Speaking of cyber security weapons, interestingly, unlike military weapons (e.g. conventional and nuclear weapons) which have traditionally and primarily been in the hands of and controlled by governments, since the development and deployment of cyber security weapons only requires technical cyber security expertise (, not massive infrastructures (e.g. materials, factories, bases, launch pads, personnel, deployment vehicles, satellites etc.)), they could actually be moderately easily developed as well as controlled by non-government entities (e.g. $B corporations) and potentially be used by not just governments (nations) to aid, assist and gain superiority in modern (and cyber) warfare and diplomacy, but also by business organizations alike to influence business and political outcomes, such as to influence elections in other nation states (e.g. Russia.)
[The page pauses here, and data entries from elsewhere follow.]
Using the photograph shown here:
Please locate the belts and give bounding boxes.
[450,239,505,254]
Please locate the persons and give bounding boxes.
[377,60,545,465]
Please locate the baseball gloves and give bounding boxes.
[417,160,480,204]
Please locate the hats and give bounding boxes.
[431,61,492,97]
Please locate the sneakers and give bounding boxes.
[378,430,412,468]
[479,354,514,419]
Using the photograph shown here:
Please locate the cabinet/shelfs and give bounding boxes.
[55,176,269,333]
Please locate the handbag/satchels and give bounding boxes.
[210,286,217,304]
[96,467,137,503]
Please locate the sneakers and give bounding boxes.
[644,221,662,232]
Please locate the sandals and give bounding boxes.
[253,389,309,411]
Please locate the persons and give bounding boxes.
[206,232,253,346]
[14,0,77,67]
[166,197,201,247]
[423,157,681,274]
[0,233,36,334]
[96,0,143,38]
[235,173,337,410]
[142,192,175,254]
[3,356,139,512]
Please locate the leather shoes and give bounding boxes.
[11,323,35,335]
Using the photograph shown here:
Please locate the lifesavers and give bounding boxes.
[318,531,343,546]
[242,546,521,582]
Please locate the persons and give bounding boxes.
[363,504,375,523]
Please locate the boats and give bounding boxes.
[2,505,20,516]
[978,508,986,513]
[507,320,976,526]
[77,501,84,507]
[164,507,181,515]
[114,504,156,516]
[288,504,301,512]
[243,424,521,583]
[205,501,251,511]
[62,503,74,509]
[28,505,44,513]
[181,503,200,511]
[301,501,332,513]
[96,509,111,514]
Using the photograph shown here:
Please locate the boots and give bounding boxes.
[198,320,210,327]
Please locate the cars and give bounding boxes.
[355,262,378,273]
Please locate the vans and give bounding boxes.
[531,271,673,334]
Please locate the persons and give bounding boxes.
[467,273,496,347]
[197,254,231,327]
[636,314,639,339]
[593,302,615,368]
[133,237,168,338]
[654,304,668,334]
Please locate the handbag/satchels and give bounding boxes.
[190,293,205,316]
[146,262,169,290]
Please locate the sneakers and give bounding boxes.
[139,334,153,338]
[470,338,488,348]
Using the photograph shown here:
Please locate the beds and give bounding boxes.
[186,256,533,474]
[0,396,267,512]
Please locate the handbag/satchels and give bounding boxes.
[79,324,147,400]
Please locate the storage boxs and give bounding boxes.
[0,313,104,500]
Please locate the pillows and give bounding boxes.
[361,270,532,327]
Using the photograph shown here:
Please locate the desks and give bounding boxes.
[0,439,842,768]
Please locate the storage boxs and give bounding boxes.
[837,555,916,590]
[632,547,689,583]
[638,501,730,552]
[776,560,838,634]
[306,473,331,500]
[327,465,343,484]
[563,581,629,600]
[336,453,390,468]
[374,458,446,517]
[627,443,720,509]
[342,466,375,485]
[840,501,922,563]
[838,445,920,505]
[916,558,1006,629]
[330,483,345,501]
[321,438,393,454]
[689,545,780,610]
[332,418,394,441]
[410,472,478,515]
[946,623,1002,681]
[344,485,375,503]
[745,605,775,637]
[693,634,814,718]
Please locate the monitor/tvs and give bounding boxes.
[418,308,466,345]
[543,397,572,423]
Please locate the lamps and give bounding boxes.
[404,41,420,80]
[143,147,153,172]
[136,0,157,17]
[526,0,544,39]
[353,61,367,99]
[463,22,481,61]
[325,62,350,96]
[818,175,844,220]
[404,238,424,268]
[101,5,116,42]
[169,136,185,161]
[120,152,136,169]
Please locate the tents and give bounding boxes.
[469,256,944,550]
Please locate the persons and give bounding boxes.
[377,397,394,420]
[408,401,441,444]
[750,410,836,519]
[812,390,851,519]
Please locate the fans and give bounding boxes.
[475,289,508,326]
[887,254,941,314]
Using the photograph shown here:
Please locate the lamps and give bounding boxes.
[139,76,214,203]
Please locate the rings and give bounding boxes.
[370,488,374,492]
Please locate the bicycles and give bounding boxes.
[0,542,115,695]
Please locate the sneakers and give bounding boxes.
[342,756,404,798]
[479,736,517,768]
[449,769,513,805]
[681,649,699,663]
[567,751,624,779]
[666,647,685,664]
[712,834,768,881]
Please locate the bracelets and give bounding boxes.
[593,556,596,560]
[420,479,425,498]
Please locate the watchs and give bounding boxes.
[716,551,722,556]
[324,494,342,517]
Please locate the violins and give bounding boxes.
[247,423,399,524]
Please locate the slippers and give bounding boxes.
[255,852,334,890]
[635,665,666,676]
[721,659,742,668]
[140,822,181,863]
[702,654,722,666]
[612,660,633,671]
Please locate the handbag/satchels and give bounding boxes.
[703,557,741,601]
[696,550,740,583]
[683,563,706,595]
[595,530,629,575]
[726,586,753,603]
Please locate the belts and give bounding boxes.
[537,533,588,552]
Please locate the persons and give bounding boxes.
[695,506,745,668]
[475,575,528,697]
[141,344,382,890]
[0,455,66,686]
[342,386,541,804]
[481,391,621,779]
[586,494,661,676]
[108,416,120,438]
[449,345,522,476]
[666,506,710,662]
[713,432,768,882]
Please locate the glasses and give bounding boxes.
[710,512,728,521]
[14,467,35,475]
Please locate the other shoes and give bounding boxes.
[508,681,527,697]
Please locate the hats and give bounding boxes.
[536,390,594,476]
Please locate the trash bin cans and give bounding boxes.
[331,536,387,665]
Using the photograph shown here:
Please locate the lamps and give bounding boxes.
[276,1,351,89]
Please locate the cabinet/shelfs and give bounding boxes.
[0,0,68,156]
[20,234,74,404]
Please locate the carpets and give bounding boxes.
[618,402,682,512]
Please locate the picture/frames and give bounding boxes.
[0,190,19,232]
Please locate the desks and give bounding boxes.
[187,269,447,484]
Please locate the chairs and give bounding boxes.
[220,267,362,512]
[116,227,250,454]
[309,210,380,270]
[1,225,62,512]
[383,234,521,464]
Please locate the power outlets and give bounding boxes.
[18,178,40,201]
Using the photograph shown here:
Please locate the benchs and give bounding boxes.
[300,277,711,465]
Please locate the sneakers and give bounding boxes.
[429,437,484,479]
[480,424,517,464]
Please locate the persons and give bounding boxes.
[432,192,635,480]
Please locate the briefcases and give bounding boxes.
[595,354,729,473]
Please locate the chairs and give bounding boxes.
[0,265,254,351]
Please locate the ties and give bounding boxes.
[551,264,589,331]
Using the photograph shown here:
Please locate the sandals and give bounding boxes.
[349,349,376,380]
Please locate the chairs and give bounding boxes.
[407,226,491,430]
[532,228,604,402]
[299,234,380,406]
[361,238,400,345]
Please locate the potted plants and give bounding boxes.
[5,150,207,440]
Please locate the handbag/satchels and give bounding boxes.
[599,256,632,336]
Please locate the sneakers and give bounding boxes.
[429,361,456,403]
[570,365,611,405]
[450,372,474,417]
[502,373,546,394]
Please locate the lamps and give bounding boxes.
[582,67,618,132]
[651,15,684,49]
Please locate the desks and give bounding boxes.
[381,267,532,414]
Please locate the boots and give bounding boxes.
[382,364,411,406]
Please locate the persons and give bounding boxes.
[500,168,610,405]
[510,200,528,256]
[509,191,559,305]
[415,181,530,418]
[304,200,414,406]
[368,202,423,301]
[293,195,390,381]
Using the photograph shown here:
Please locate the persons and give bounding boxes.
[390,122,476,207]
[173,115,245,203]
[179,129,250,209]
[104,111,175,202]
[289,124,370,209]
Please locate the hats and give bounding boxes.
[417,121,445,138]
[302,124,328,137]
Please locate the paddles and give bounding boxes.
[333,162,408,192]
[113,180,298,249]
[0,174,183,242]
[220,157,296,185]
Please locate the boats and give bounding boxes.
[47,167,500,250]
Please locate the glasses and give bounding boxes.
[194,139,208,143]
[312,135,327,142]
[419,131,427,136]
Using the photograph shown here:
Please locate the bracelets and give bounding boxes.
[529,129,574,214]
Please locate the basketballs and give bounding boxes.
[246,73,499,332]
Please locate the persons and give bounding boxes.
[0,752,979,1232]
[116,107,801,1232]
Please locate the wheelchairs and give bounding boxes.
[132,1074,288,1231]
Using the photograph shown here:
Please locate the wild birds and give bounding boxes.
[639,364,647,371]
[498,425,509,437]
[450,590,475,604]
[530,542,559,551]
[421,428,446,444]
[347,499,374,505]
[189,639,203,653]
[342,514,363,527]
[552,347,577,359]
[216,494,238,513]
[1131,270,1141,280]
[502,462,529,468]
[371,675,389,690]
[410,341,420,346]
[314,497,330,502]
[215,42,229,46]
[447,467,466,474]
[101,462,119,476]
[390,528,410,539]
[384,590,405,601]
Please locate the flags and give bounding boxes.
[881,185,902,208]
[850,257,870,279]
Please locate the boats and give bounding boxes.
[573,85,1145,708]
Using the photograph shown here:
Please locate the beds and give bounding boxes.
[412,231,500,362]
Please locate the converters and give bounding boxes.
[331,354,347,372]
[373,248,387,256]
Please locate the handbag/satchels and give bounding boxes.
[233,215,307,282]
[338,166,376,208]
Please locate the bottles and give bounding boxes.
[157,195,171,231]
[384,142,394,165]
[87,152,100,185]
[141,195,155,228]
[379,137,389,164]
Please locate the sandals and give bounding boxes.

Given today's super highly digitally connected world, cyber security weapons are likely to play a prominent role in global affairs.
(By the way, I only happen to know a thing or two about cyber security weapons since we recently built one, primarily to serve as a deterrent, and to demonstrate the sheer technical superiority (defensive and offensive capabilities) in the cyber security space that exists today for the protection of the business and national security interests of the United States and its allies.)
[End of Digression]
Of all the major recent cyber security breaches (Snowden, Target, JP Morgan, Sony, Anthem, OPM etc.), in terms of impact, the recent breaches of the DNC & Mr. Podesta's Gmail account may possibly have been the biggest cyber security breach(es) yet.
Oh and I say yet because today it is entirely possible to develop powerful cyber security payloads/weapons that could possibly automate the compromise/destruction of a specific organization or a vast number thereof, in a specific nation, or many thereof.
We care deeply about cyber security.